The year 2023 saw only one prohibition issued by the BMWE in the case of the satellite start-up Kleo Connect. The Chinese-owned majority shareholder (whose majority of 53 per cent had been approved after a review in 2018) tried to collect the shares of the German minority shareholder after a corporate dispute. Upon notification of the minority shareholder, the BMWE intervened, prohibiting the collection of shares. This case represents the first time that the federal government has prohibited the further acquisition of shares in an already controlled company.9
In July 2024, the BMWE prohibited the acquisition of MAN’s gas turbine business by a Chinese investor, presumably due to potential military use of the target’s technology, even though it was unclear whether the target business would be continued without the Chinese investment. In a statement after the decision was taken, the German Minister of Economy confirmed that 'technologies that are relevant to public order and security must be protected against information leakage'.10
The past two years have brought only minor changes to Germany’s FDI rules. In October 2023, the AWV’s procedural provisions were changed to comprehensively digitise the notification process.11 While these changes probably serve the BMWE’s interest to simplify the process, they have made the process more complex for applicants. Instead of submitting a prose-style letter application, they must now complete a standardised form. Furthermore, there has been one change in a different legal instrument that has an impact on foreign investment. An amendment of the legislative order broadening the definition of critical infrastructures (BSI-KritisV)12 entered into force on 2 March 2023. More specifically, liquefied natural gas terminals as well as cable landing points for submarine telecommunications cables are now also considered critical infrastructure in the energy and information technology (IT) and telecommunications sectors.13 With effect from 1 January 2024, the municipal waste disposal sector was added to the list of critical infrastructure.14 As mentioned above, the acquisition of critical infrastructure as defined in the BSI-KritisV can trigger mandatory filing obligations. Thus, the amendment also has an indirect impact on whether investments are notifiable.

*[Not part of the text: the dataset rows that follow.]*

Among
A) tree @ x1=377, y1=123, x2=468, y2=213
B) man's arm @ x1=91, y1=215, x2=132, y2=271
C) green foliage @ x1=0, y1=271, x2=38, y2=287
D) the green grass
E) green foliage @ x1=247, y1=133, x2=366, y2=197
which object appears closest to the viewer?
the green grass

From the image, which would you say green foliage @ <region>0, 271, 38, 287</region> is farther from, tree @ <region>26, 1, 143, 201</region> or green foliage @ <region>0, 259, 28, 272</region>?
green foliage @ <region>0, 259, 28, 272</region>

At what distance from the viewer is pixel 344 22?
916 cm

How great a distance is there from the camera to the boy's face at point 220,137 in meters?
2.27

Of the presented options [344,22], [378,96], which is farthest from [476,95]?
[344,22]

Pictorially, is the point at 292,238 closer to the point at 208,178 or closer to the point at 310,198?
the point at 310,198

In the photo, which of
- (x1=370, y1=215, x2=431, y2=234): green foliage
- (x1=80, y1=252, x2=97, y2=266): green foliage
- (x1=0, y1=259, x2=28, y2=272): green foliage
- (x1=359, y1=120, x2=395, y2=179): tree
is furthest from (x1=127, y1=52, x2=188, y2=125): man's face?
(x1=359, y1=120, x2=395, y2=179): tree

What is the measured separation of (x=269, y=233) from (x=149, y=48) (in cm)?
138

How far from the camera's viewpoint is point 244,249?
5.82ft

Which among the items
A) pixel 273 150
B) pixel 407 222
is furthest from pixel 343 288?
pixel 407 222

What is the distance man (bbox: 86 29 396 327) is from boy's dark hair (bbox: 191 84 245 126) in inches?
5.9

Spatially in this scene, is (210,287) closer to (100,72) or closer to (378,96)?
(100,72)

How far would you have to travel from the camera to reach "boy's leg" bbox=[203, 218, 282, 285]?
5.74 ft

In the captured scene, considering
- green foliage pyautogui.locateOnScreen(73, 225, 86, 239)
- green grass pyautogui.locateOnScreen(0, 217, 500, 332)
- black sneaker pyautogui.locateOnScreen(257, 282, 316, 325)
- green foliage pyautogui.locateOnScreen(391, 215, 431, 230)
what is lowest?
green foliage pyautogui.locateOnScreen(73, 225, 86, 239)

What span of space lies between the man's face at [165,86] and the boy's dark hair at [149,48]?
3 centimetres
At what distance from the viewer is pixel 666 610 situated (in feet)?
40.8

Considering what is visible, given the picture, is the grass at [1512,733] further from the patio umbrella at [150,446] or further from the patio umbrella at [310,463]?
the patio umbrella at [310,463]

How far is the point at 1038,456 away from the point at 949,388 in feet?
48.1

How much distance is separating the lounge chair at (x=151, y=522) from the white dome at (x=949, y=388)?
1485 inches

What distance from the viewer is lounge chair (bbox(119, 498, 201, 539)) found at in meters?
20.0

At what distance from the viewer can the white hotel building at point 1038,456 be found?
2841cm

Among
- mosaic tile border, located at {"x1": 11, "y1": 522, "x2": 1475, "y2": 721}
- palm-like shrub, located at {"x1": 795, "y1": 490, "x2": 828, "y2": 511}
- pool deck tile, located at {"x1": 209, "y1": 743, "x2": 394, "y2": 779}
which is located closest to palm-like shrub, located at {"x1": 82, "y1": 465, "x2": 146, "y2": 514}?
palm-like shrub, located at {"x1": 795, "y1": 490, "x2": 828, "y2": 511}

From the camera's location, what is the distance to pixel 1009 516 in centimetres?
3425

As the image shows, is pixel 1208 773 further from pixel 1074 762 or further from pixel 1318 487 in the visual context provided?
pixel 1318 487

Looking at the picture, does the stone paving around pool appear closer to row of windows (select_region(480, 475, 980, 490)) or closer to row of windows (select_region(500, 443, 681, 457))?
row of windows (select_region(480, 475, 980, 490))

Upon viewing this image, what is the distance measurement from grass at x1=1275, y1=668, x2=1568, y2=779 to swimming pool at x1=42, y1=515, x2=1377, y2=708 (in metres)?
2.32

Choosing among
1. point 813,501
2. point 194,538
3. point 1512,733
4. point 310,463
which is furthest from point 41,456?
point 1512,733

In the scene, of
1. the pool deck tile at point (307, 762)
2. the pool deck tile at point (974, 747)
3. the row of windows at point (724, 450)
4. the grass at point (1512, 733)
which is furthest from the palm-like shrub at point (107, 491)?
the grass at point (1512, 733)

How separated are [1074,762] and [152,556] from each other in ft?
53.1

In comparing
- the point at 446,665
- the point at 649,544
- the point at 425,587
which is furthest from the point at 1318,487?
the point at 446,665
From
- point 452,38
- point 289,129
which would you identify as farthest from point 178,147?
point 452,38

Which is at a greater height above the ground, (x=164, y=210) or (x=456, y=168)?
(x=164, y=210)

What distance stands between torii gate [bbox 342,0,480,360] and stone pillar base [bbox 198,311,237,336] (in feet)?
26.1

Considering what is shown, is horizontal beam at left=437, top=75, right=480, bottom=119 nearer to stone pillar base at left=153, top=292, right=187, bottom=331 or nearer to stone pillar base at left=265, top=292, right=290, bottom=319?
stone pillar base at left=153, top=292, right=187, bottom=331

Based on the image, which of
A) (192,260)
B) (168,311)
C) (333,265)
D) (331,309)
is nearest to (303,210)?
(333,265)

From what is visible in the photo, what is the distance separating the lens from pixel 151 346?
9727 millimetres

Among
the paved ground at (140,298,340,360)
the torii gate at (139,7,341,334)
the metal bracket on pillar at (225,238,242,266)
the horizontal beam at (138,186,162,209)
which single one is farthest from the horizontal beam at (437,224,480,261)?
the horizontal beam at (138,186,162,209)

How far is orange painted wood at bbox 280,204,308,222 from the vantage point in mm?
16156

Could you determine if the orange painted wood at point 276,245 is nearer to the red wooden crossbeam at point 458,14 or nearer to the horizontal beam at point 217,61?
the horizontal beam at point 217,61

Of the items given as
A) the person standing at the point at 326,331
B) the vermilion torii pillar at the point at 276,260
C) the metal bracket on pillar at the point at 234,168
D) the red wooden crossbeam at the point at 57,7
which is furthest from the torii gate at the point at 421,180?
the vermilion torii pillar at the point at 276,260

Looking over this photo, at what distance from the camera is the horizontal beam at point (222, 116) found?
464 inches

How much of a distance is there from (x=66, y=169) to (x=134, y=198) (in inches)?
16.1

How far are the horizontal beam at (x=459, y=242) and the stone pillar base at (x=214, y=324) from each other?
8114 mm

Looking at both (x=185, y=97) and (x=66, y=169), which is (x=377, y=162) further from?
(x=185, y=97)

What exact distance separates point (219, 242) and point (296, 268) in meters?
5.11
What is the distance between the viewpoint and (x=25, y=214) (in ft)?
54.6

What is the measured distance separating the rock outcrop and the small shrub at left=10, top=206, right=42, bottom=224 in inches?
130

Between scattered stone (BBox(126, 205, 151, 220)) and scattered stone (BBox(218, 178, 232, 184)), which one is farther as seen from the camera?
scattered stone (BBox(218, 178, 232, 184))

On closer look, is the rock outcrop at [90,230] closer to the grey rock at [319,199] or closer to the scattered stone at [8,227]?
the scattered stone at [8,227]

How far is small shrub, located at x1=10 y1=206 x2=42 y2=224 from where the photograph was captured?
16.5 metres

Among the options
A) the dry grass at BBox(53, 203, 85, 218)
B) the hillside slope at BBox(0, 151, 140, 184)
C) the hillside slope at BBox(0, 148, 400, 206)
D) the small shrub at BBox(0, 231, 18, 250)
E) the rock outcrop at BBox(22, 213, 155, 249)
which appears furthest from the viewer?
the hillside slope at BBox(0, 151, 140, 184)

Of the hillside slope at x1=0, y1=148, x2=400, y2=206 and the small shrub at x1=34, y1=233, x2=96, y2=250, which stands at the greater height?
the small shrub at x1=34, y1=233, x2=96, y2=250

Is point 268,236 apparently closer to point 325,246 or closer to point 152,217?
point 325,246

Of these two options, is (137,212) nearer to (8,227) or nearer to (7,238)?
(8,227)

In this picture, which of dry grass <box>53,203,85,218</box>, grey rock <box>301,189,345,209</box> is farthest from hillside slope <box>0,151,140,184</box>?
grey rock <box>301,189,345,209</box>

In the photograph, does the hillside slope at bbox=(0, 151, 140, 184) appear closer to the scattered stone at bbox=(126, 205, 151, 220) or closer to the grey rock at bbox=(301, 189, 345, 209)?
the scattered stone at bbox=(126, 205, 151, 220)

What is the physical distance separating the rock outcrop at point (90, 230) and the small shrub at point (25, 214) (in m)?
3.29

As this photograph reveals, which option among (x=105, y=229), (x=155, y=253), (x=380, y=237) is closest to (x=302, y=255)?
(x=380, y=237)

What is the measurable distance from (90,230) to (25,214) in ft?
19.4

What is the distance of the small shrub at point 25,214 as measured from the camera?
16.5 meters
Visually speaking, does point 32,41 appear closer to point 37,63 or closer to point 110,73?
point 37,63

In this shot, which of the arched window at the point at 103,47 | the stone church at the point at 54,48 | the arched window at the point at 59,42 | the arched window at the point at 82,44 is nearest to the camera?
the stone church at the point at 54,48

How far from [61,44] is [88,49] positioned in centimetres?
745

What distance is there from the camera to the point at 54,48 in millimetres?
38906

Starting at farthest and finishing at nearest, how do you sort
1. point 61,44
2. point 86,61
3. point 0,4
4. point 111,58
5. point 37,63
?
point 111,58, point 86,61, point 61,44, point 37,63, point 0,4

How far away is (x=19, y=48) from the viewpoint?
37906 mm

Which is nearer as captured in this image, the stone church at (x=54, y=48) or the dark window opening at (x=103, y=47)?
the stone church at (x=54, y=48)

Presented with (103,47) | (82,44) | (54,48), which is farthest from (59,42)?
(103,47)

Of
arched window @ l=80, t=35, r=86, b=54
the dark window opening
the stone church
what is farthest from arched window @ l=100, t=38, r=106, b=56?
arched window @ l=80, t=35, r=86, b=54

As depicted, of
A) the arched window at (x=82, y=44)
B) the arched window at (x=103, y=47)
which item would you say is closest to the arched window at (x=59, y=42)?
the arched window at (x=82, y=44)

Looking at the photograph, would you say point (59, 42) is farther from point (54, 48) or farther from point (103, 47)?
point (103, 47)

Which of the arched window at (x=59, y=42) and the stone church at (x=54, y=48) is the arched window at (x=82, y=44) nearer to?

The previous administration under Chancellor Scholz had planned to introduce a comprehensive Investment Screening Act (Investitionsprüfungsgesetz, IPG). Since 2023, the German government has been holding internal consultations on a new investment screening law based on a key issues paper by the previous government. The IPG aimed to consolidate the regulations contained in the AWG and the AWV into a single law. This may also have involved significant changes: these would have concerned, among other things, modifications to the scope of application and clearer regulations for atypical acquisitions. Most significantly, the industry sectors that currently exist under the law and that have been classified by the legislator as being particularly relevant to security would have been reviewed and specified. Furthermore, the applicable thresholds, as well as the existing procedural rules and the rules concerning penalties and fines, were going to be revised.
The Scholz administration ultimately did not manage to agree on the IPG before its premature end. At least in part, this was because the introduction of a new law in the FDI space may have been viewed negatively by the business community. The new administration’s coalition agreement does not mention far-reaching legislative changes, but emphasises the political endeavour to protect critical infrastructure by preventing foreign investment that conflicts with German interests will generally be maintained. The coalition parties also agreed to amend the AWG to speed up and simplify review procedures.15 It is therefore not clear whether the Merz administration will focus on smaller changes to the existing legislation or whether they are still working on a major overhaul of the German FDI rules.